_Stated exercise_
Can you write out all the records below again, changing "shooting position" to "camera" and keeping everything else the same, but without the pictures?

Records from a dataset
— BEGIN —

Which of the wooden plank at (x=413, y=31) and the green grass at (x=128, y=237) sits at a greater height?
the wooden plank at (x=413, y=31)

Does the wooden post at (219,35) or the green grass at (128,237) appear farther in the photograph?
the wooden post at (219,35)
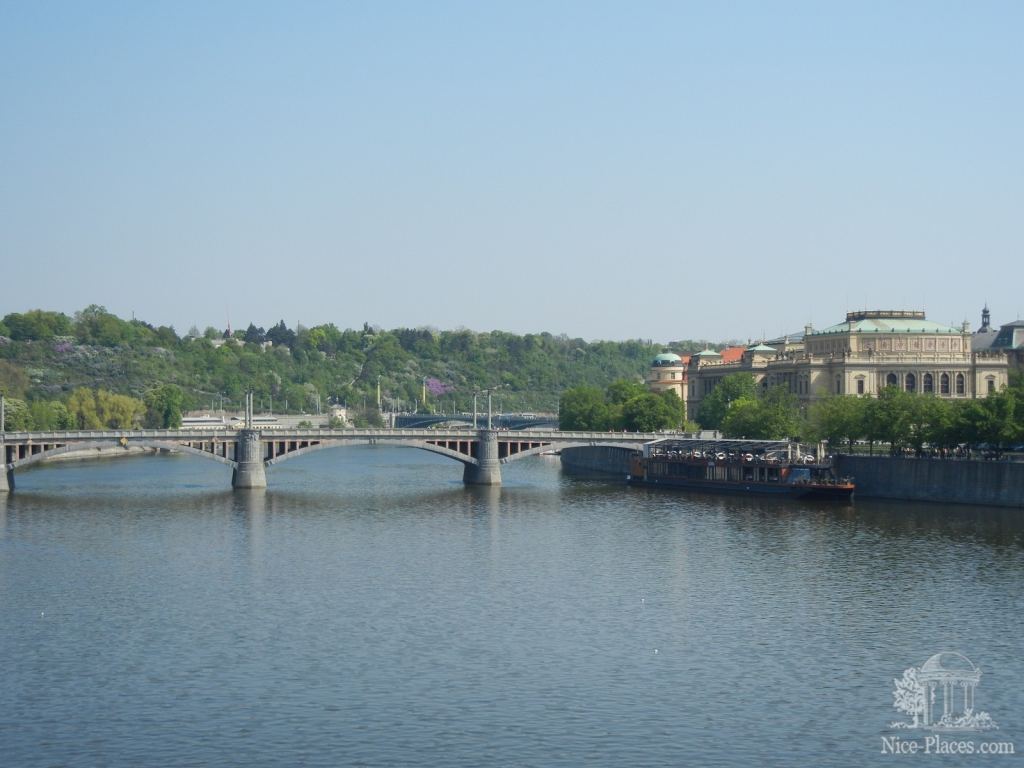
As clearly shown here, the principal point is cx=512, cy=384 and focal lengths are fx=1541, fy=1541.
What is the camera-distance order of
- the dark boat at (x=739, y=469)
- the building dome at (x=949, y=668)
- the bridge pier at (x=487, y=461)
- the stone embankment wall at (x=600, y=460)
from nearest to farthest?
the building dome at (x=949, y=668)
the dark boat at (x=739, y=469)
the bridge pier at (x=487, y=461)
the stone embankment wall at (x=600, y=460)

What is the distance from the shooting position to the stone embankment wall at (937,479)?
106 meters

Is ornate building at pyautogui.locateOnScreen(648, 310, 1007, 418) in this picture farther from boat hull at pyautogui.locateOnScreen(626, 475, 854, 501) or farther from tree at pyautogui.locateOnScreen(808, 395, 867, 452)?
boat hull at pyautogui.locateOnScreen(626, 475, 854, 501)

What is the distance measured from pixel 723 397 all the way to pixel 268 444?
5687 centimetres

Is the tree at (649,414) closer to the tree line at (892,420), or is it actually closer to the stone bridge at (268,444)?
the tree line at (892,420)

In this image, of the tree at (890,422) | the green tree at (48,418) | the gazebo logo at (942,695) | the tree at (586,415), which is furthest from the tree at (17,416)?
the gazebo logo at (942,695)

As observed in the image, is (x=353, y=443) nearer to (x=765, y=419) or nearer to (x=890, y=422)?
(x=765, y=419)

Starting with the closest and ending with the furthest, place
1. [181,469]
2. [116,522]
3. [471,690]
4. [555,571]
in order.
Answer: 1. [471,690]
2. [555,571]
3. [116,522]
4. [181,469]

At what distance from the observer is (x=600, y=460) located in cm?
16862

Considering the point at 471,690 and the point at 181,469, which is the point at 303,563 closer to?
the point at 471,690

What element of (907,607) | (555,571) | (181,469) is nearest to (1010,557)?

— END —

_Reply to the task_
Which of the wooden plank at (x=413, y=31) and the green grass at (x=128, y=237) sits at a greater height?
the wooden plank at (x=413, y=31)

Does the wooden post at (219,35) or the green grass at (128,237) appear farther in the photograph?
the wooden post at (219,35)
As clearly shown here, the principal point is cx=512, cy=384 and focal lengths are fx=1541, fy=1541.
What is the camera-distance order of
- the dark boat at (x=739, y=469)
- the building dome at (x=949, y=668)
- the bridge pier at (x=487, y=461)
- the stone embankment wall at (x=600, y=460)
from nearest to farthest?
the building dome at (x=949, y=668)
the dark boat at (x=739, y=469)
the bridge pier at (x=487, y=461)
the stone embankment wall at (x=600, y=460)

What is the distance from the camera to the stone embankment wall at (937,479)?
106 meters

Is ornate building at pyautogui.locateOnScreen(648, 310, 1007, 418) in this picture farther from boat hull at pyautogui.locateOnScreen(626, 475, 854, 501) or farther from tree at pyautogui.locateOnScreen(808, 395, 867, 452)?
boat hull at pyautogui.locateOnScreen(626, 475, 854, 501)

What is the distance measured from pixel 723 397 all the way to pixel 268 444?
5687 centimetres

Is the tree at (649,414) closer to the tree line at (892,420), or is it actually closer to the stone bridge at (268,444)?
the tree line at (892,420)

In this image, of the tree at (890,422) | the green tree at (48,418) | the gazebo logo at (942,695) | the tree at (586,415), which is furthest from the tree at (17,416)?
the gazebo logo at (942,695)

As observed in the image, is (x=353, y=443) nearer to (x=765, y=419) or nearer to (x=890, y=422)?
(x=765, y=419)

Starting with the closest and ending with the furthest, place
1. [181,469]
2. [116,522]
3. [471,690]
4. [555,571]
in order.
Answer: 1. [471,690]
2. [555,571]
3. [116,522]
4. [181,469]

At what distance from the observer is (x=600, y=460) located in cm?
16862

Considering the point at 471,690 and the point at 181,469, which is the point at 303,563 closer to?
the point at 471,690

What element of (907,607) | (555,571) | (181,469) is nearest to (1010,557)?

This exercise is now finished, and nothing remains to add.